Gmina Trzebiel is a rural gmina (administrative district) in Żary County, Lubusz Voivodeship, in western Poland, on the German border. Its seat is the village of Trzebiel, which lies approximately 22 km west of Żary and 59 km south-west of Zielona Góra.

The gmina covers an area of 166.59 km2, and as of 2019 its total population is 5,679.
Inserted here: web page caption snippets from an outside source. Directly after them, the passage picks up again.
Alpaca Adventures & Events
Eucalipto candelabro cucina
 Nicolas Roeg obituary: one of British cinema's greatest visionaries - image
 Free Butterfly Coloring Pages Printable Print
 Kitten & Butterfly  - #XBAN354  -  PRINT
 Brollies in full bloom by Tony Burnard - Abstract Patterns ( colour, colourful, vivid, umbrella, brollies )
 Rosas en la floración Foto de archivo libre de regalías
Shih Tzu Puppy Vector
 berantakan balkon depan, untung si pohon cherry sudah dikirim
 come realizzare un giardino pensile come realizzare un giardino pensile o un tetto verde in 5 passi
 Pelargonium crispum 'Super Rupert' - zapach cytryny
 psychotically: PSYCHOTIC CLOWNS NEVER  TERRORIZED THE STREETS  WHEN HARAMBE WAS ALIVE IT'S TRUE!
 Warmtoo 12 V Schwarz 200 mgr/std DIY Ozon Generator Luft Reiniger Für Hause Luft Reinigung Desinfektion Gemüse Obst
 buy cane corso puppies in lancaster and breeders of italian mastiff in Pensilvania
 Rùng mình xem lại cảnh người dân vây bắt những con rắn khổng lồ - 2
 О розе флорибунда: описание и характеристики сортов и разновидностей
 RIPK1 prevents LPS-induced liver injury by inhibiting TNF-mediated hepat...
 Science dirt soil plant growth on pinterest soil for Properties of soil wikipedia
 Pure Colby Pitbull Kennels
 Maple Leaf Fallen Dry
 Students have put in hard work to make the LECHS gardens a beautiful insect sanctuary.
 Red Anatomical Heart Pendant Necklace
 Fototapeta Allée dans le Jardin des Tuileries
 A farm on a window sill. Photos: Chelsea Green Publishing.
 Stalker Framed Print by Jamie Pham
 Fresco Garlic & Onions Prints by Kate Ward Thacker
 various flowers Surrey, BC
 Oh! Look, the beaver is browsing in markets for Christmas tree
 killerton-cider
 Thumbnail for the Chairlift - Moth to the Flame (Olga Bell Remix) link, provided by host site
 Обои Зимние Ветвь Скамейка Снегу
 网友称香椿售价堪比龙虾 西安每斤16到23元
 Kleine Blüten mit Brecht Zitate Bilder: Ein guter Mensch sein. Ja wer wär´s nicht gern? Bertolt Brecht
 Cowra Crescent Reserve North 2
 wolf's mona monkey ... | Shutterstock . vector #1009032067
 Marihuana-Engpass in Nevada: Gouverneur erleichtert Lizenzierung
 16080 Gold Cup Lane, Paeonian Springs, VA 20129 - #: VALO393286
The gmina contains part of the protected area called Muskau Bend Landscape Park.

==Villages==
Gmina Trzebiel contains the villages and settlements of Bogaczów, Bronowice, Buczyny, Bukowina, Chudzowice, Chwaliszowice, Czaple, Dębinka, Gniewoszyce, Jasionów, Jędrzychowice, Jędrzychowiczki, Kałki, Kamienica nad Nysą Łużycką, Karsówka, Królów, Łuków, Marcinów, Mieszków, Niwica, Nowe Czaple, Olszyna, Przewoźniki, Pustków, Rytwiny, Siedlec, Siemiradz, Stare Czaple, Strzeszowice, Trzebiel, Wierzbięcin, Włostowice, Żarki Małe and Żarki Wielkie.

==Neighbouring gminas==
Gmina Trzebiel is bordered by the town of Łęknica and by the gminas of Brody, Lipinki Łużyckie, Przewóz and Tuplice. It also borders Germany.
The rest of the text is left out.